INPUT DATA =>
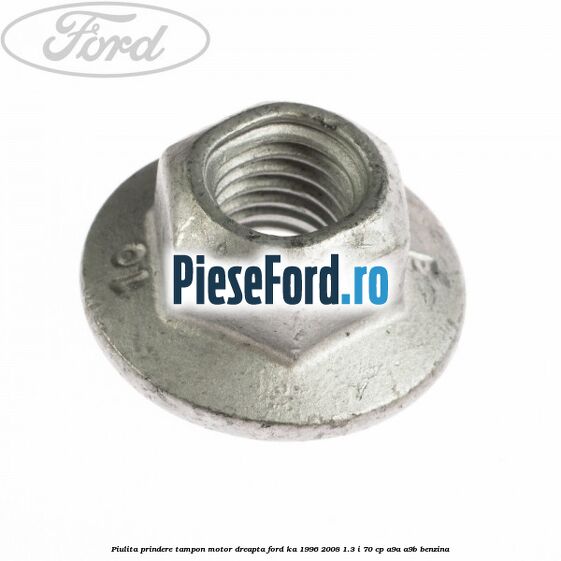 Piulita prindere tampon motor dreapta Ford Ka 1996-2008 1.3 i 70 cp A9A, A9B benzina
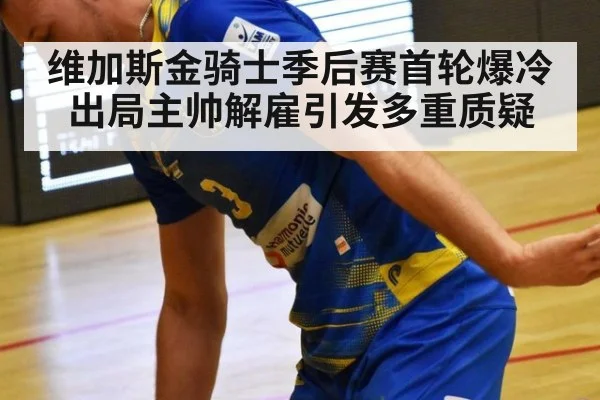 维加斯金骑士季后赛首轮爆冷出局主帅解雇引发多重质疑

...

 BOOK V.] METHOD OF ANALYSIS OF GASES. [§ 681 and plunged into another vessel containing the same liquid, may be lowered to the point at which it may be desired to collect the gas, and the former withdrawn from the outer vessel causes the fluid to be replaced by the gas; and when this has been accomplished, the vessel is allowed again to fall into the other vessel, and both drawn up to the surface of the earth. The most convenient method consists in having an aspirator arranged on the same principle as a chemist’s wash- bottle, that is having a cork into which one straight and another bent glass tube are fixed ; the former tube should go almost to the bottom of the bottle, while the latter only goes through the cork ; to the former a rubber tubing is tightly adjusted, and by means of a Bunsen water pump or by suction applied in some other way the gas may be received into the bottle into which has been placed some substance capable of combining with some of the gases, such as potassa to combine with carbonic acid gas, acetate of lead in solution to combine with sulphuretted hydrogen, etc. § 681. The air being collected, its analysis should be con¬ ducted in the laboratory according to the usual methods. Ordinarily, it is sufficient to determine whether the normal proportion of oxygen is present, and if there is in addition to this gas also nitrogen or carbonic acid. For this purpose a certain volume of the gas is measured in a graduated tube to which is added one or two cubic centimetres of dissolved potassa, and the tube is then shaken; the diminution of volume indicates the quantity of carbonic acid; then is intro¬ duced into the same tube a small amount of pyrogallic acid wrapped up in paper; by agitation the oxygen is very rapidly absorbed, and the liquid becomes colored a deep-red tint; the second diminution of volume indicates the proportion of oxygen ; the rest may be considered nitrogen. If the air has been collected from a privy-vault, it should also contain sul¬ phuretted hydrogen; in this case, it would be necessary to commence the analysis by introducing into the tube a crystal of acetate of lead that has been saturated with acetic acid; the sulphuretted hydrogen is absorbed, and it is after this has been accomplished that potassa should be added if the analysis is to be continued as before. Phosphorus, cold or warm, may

--

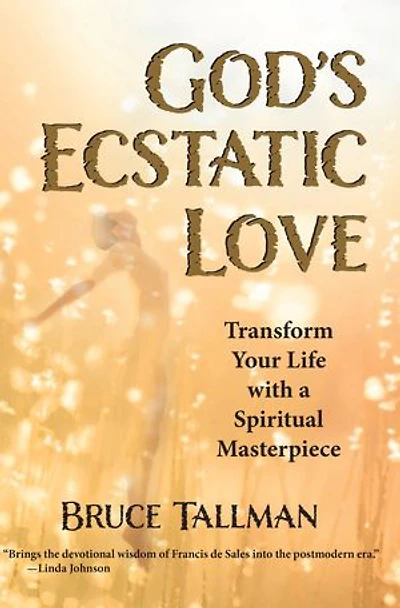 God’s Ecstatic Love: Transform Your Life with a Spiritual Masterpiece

ACTIVITY =>
Once the line with "Piulita prindere tampon" is found above, transcribe each line from it through the line with "维加斯金骑士季后赛首轮爆冷出局主帅解雇引发多重质疑", exactly, and omit the pictures.

RESULT FOR THIS TASK =>
 Piulita prindere tampon motor dreapta Ford Ka 1996-2008 1.3 i 70 cp A9A, A9B benzina
 维加斯金骑士季后赛首轮爆冷出局主帅解雇引发多重质疑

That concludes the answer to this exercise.